Take time for yourself.

Scoring a break while your children are safely engaged means scoring moments for your own self-care. This pause can look like cuddling with your kid and your heating pad, staying hydrated, or simply breathing deeply. Moreno suggests using hot and/or cold ice when a migraine is coming on. "Applying one to four drops of peppermint essential oil around the scalp has proven helpful in some patients,” he says.

Talk to your doctor about new treatments.

Tools that are being made available now are some that both Moreno and Plato say are revolutionary in this phase of migraine treatment. “This is the most exciting time in my mind in the world of migraine because of these new treatments,” Plato says. CGRPs (calcitonin gene-related peptides) are a new class of treatment that has transformed the migraine field. One study showed that, for those with migraine, this preventive treatment has demonstrated a reduction of migraine headache days per month by 50% or more in 50% of patients who received the full dosage in clinical trials. “New technology is allowing for better understanding of migraine pathophysiology and the development of novel therapies,” Moreno says. If it's been a while since you've checked in with your doctor, you might want to schedule an appointment to discuss these new therapies.
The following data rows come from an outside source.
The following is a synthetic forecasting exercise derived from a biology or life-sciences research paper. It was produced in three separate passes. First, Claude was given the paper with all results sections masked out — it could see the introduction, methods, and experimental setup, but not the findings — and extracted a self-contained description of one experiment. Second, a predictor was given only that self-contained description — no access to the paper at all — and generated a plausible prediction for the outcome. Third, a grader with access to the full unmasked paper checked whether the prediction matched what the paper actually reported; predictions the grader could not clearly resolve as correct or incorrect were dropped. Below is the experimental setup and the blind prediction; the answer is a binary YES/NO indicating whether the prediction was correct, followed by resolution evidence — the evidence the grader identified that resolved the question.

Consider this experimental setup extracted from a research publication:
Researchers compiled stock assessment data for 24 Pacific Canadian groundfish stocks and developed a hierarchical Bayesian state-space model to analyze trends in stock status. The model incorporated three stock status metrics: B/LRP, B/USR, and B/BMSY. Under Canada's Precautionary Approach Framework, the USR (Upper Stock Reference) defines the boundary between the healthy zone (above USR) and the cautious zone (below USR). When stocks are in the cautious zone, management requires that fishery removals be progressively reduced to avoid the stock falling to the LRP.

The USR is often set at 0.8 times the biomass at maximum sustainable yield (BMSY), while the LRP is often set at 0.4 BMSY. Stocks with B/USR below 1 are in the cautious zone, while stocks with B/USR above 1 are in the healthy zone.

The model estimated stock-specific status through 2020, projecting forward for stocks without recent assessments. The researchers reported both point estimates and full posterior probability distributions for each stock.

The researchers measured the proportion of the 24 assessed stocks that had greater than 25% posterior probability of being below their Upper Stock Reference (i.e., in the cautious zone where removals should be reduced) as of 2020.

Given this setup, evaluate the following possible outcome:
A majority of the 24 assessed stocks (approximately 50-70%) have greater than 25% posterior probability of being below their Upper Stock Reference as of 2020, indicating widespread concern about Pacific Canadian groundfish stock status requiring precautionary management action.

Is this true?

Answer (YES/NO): NO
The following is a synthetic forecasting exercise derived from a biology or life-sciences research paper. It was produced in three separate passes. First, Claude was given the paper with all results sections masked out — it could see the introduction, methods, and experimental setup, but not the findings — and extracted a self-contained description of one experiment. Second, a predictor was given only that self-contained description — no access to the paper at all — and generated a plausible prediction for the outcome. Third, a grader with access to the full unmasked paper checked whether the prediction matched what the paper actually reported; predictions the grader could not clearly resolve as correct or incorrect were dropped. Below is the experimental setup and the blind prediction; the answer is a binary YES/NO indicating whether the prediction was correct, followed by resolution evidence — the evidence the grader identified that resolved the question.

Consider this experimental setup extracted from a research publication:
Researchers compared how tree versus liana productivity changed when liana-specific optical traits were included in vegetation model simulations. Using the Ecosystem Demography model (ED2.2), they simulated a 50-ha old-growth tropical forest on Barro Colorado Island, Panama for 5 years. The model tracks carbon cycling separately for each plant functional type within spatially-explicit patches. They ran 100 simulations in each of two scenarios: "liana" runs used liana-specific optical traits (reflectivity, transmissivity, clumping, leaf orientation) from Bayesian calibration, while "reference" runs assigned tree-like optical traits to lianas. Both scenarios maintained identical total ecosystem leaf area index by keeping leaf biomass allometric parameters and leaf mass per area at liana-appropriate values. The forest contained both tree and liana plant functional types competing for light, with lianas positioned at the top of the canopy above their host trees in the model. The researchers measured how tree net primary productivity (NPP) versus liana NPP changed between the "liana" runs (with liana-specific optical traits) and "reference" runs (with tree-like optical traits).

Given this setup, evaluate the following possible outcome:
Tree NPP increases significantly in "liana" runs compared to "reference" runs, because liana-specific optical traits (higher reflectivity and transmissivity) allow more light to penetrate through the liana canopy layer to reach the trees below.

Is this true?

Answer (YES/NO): NO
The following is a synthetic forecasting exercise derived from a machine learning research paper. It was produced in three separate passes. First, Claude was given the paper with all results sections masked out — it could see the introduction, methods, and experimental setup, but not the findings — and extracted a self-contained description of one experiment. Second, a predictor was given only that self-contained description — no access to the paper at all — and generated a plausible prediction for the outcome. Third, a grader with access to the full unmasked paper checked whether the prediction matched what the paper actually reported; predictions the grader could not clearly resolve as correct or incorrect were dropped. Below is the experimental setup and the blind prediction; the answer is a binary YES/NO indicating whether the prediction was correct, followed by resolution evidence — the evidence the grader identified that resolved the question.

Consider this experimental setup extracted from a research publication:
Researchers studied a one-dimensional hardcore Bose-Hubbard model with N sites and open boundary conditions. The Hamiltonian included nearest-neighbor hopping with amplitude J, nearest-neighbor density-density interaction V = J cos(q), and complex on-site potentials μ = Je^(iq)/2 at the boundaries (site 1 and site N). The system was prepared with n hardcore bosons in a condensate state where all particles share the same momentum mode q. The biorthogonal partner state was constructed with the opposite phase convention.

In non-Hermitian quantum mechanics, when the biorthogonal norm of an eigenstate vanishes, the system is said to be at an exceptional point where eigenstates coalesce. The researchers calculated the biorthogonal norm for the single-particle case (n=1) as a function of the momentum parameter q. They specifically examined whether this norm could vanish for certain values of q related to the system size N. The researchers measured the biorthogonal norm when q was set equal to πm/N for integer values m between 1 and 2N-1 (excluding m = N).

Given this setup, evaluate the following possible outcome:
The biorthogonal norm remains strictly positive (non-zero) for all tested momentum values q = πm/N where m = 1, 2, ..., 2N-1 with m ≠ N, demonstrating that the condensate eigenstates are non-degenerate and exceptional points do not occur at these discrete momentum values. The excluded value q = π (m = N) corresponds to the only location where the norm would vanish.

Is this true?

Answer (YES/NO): NO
Know that if you’re a mom with migraines, I feel your pain. I know that parenting while managing migraines can feel isolating, but Plato reassures us we’re not alone. “It’s a medical condition and a disease that needs people talking about it to increase awareness,” he says. I’m hopeful that with new treatments becoming available, 6-year-old’s latest prediction might be a reality, “One day Mom, you’ll wake up and no more migraine!” Until then, I totally have my tools ready, and I have a plan.